I ought to be incredibly happy today, the wiring project that has meant the floor of my studio was torn up will be finished today, and all my new lights are being installed, I will get my working space restored to me this week, but it is hard to feel triumphant when people are dying in Gaza. I was lucky enough to visit Israel in my teens, and I am saddened by the cycle of violence and retribution that grips that part of the world. It seems so pointless, all this macho posturing and chest beating, all it will achieve is more dead children, more upheaval, less certainty and normalcy in their little lives, It makes me sick.
OK, getting down from my soap box, I hope you stayed with me, back to something less serious in the grand scheme of things, art making. When I started this blog I hoped to share my process with all you out there, so in that vein, here’s what I worked on yesterday, and where the ideas began…
I think I mentioned that I went fabric shopping with C earlier in the break, while we were in the store we picked up a new magazine called Stitch, which is very cool if you are interested in sewing in any way, but why its important is that I saw this project in there for this fabulous scarf
it is so beautiful, I want to make one! But when I was looking through my research the other day from my masters I came across an image of a wallpaper design by Candace Wheeler, which was in my post the other day, for some reason, the two seemed related, and I wondered, could you use this process to make a paper version of this idea, that would look like candace’s wallpaper designs, so I thought I would try a trial, and the short answer is YES! and here it is….
Of course this has made me think of tons of other things I could do now, so off to the studio I go!!!
really cool, good for you for the new project.
i know….sometimes the world stuff can make it
hard to think anything matters but we have to keep
trudging alone one person at a time dont we.
why anyone would kill another for feigned ‘control’ is
so beyond me i can’t stand it.
anyhow…enjoy your world, it looks much healthier!
Thanks Paula, I hope your world is looking healthier too? Today I start cleaning and getting the studio reorganized so I can work in there again! Yipee!!!

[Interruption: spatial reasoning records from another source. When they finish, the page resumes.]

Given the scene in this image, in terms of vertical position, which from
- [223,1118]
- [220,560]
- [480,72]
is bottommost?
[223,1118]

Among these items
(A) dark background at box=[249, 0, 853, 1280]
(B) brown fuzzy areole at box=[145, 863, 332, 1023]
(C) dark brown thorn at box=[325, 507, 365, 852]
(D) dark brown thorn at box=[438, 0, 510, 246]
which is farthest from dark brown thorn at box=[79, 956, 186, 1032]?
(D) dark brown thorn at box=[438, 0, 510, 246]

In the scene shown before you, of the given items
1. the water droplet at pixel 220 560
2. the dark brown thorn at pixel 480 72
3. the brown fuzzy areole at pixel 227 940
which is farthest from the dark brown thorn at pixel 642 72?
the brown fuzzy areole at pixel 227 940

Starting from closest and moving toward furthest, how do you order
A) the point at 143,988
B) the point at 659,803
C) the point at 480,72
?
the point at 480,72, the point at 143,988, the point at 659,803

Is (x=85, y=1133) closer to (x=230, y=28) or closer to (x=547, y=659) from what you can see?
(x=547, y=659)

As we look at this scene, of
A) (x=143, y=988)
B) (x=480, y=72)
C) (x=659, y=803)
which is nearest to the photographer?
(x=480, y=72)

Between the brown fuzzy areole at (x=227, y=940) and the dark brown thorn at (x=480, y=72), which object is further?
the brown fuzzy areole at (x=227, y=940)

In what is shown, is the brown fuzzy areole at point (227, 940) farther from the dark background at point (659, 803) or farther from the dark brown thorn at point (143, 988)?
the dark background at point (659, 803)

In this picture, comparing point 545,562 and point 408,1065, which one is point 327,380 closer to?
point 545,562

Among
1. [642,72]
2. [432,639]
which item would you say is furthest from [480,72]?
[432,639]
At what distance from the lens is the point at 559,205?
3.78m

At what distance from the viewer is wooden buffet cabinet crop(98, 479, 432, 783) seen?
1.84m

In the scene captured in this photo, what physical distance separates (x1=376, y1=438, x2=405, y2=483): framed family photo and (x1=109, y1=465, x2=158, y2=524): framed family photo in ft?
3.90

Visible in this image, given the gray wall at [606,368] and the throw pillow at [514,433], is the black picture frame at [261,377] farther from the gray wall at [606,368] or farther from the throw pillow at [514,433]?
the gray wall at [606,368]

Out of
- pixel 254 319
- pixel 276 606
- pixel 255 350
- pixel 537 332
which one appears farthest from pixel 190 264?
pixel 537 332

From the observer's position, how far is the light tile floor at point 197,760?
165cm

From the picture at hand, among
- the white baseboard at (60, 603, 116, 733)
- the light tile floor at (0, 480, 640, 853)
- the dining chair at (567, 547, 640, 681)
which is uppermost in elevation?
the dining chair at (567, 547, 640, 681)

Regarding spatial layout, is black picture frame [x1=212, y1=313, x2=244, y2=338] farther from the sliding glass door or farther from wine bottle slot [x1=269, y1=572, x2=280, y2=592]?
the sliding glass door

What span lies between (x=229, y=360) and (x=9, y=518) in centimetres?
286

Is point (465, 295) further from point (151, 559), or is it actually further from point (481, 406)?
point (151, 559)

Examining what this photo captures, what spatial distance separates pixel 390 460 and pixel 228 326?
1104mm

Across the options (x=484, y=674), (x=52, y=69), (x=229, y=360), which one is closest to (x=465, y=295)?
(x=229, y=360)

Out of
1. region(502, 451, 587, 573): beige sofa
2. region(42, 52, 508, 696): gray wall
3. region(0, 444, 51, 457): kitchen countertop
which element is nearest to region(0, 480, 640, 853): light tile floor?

The question of world issues vs. personal matters, or the world as it relates to the individual’s personal and physical life, is one I think about all the time. In recent years I have come to feel like I need to ‘put my own house in order’ in terms of how I relate to other people, exert power and control in my own life, and follow through on my projects and commitments… this is important on an individual level… but will trying to be the best and strongest person you can be have an effect on the wider world? maybe by outwardly-spreading echoes, you affect somebody near to you, they affect someone else… I don’t know.
Deb, I am working on a letter to you, it is taking me a while, I’m sorry!
Jean, I’m sure the letter will be worth the wait, you say such thoughtful things anyway! I do believe our own actions are important, and I TRY really hard to back away from power and judgment, its hard, I have to really maintain a conscious awareness of those acts. I am a really driven person, pretty type A so its hard for me to relinquish even the illusion of being in control and in charge.
In addition I often stop right before the end of a project, I think this is common in artists, I think I am afraid of the end, and of what will come next, and I do have a tendency to be drawn to insanely labor intensive work!